Opinions of the participants
A total of 624 patients with FH (85.1%) reported a positive attitude toward the screening program, 95 (12.9%) expressed a neutral opinion, and 14 (1.9%) communicated a negative opinion and regretted the DNA testing.
Familial hypercholesterolemia represents the ideal paradigm for genetic testing, since effective medication for treatment of the disorder is widely available and effective therapy for FH can be easily assessed by measurement of lipoprotein levels and possibly by noninvasive imaging of the thickness of the intima-media complex of the carotid arteries.5
Patients with FH have a high risk for the development of CVD at a relatively young age, a risk that can be reduced by the timely institution of effective drug therapy. Still, many patients with FH are undiagnosed and lack the appropriate risk-reducing therapy.9-11 Our group recently demonstrated that a DNA-based screening program was highly effective in identifying patients with FH.6 Our current findings extend these observations and demonstrate that long-term adherence to therapeutic intervention is feasible and that a sharp reduction in cholesterol plasma levels was achieved.

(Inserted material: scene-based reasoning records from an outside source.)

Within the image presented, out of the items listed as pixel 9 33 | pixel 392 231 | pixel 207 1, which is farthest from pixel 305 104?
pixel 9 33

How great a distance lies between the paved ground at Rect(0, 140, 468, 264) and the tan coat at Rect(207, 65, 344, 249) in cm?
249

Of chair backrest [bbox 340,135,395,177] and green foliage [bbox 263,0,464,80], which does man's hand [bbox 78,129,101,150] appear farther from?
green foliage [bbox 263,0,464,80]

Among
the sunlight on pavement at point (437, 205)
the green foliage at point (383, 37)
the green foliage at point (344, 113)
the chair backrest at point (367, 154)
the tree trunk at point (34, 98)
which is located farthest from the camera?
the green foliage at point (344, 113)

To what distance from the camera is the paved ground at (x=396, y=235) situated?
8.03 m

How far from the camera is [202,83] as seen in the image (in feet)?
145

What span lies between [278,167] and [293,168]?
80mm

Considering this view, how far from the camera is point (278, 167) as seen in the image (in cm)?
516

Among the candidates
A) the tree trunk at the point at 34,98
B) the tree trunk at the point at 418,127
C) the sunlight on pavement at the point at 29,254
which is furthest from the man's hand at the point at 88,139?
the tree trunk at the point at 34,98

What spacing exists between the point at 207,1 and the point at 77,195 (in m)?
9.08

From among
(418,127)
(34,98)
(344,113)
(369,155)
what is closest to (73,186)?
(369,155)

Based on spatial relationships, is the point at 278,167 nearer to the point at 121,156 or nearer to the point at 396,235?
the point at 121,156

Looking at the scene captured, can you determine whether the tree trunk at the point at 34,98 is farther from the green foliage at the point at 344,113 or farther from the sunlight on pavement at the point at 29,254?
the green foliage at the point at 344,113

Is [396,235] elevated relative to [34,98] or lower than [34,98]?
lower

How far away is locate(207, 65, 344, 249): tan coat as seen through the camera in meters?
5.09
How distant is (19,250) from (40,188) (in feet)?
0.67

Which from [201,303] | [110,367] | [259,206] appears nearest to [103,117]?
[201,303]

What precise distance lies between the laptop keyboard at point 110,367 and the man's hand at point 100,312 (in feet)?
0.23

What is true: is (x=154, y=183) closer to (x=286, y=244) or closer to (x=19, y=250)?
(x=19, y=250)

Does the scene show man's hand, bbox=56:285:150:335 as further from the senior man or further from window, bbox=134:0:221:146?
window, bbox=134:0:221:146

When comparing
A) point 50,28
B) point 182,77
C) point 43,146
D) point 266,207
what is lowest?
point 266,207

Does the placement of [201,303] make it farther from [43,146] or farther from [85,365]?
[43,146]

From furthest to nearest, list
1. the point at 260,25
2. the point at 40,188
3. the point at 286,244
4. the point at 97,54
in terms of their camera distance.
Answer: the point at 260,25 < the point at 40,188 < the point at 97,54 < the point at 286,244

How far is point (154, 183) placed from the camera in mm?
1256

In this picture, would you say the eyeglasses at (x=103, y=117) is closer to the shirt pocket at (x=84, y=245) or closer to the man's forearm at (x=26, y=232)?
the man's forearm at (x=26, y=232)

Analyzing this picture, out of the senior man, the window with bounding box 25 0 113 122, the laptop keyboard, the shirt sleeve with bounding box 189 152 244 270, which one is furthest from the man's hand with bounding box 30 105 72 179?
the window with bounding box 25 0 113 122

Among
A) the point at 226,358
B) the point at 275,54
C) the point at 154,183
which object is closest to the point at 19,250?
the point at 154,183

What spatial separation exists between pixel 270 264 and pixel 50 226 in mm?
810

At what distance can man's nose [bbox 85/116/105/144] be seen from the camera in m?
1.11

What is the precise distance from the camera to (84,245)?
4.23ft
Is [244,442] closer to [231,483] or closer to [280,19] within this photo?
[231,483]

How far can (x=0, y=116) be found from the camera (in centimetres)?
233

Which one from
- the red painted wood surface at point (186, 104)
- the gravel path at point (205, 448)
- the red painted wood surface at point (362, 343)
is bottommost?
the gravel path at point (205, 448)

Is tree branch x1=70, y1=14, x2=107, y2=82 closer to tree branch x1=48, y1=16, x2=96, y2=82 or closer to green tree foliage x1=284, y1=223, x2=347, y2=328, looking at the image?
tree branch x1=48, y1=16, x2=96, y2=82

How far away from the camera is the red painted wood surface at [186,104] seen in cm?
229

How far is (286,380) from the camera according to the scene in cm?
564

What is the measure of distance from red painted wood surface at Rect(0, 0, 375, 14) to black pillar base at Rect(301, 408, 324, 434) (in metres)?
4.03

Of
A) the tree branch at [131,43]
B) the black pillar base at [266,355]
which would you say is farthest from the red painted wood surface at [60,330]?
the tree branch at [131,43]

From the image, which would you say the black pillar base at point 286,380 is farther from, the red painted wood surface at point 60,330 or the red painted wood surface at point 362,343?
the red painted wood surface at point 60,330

Our study showed that, after identification through screening, the percentage of FH carriers treated with cholesterol-lowering medication exhibited a striking increase from 37.6% to 85.9% after 2 years. As could be expected, total and LDL cholesterol and triglyceride levels decreased and HDL cholesterol levels increased significantly in the previously untreated group of FH carriers. However, an improvement of the lipoprotein levels was also observed in patients who were already receiving cholesterol-lowering medication at the time of screening. These changes are likely to result in an important decrease in CVD risk. Various studies have demonstrated that a 1% reduction in LDL cholesterol level will lead to a decrease in CVD incidence of 1.0% to 1.7%.12,13
Mean baseline LDL cholesterol level was 219 mg/dL (5.7 mmol/L) but fell to 153 mg/dL (4.0 mmol/L) after 2 years, which represents a reduction of 30.1%. Therapeutic goals in these patients include a reduction of LDL cholesterol concentrations to less than 135 mg/dL (3.5 mmol/L) for primary prevention according to the European guidelines.14,15 This treatment target was achieved by 66.0% of the patients, in both men and women. It is therefore evident that efforts should be directed toward more vigorous reduction of LDL cholesterol levels in these patients with FH.
Even in FH carriers who are already receiving cholesterol-lowering treatment, significant effects on plasma lipoprotein levels were observed after identification by DNA testing. Mean LDL cholesterol levels at the time of screening (195 mg/dL [5.0 mmol/L]) indicated that these patients were severely undertreated. After 2 years, these levels fell significantly to 175 mg/dL [4.5 mmol/L] but still did not reach the treatment target levels of 135 mg/dL [3.5 mmol/L] or lower.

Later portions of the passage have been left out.